> [Given request] Convert the listing, starting at the line that contains "Which is (690,492)" and ending at the line that contains "8.27 metres", into a Markdown table with the columns Row and Listing Line. Number each row and omit blank lines.

_____

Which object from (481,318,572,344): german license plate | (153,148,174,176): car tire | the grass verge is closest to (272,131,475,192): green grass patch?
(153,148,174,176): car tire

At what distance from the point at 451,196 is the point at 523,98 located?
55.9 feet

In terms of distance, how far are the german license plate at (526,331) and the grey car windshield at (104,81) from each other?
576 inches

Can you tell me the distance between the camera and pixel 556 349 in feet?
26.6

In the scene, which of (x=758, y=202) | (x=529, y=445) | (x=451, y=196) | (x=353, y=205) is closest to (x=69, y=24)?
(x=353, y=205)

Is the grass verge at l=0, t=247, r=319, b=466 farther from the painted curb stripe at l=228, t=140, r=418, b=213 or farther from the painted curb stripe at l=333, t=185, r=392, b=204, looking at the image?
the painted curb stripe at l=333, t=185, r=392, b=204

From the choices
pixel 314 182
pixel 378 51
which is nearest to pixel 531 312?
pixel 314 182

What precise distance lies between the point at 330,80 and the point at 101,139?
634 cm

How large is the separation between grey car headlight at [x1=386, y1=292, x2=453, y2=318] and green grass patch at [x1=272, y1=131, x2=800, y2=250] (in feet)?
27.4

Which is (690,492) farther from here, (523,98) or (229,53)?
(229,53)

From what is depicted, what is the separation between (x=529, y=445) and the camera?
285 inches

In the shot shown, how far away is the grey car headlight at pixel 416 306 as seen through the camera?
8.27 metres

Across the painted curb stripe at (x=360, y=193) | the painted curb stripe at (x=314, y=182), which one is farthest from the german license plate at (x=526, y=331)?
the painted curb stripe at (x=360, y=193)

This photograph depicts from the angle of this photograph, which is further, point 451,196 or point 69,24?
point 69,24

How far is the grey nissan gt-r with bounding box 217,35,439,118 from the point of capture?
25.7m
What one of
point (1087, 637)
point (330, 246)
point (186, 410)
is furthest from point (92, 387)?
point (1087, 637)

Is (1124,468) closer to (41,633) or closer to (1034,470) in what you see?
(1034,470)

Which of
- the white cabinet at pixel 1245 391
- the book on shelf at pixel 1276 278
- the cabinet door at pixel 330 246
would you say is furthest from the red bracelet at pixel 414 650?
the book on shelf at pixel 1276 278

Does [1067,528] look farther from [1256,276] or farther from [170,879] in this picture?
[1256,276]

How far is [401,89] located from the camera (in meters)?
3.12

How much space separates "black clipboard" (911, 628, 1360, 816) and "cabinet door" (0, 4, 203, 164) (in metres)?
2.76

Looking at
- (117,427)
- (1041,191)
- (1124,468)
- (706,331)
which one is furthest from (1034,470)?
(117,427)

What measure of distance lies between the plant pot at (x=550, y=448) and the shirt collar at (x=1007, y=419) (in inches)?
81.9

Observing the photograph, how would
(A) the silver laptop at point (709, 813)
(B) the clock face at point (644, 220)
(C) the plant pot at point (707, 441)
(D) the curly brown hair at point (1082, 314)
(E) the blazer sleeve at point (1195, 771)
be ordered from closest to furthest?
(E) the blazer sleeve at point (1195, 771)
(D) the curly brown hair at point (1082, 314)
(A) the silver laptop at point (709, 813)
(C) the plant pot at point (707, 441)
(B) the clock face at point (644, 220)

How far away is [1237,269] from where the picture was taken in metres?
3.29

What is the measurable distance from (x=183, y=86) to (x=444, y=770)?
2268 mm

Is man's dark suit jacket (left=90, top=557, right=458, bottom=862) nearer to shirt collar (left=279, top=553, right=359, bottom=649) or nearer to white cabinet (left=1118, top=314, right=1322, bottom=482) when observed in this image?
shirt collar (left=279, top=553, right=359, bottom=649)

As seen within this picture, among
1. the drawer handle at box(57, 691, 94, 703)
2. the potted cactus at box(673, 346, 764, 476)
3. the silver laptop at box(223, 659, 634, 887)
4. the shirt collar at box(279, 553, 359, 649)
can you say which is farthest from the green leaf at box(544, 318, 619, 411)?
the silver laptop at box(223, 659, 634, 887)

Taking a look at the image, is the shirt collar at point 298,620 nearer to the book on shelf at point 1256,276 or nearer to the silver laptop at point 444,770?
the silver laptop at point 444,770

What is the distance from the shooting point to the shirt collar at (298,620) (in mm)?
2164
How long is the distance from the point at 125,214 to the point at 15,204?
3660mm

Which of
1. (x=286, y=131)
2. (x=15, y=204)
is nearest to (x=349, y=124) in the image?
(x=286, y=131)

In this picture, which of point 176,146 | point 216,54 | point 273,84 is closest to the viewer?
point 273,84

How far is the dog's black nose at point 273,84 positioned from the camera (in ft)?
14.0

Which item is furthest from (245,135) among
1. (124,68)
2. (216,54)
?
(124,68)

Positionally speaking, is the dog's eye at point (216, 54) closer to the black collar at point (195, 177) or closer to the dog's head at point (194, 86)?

_____

> [Finished exercise]
| Row | Listing Line |
|---|---|
| 1 | Which is (690,492) farther from here, (523,98) or (229,53)? |
| 2 | (229,53) |
| 3 | From what is depicted, what is the separation between (x=529, y=445) and the camera? |
| 4 | 285 inches |
| 5 | In the shot shown, how far away is the grey car headlight at pixel 416 306 as seen through the camera? |
| 6 | 8.27 metres |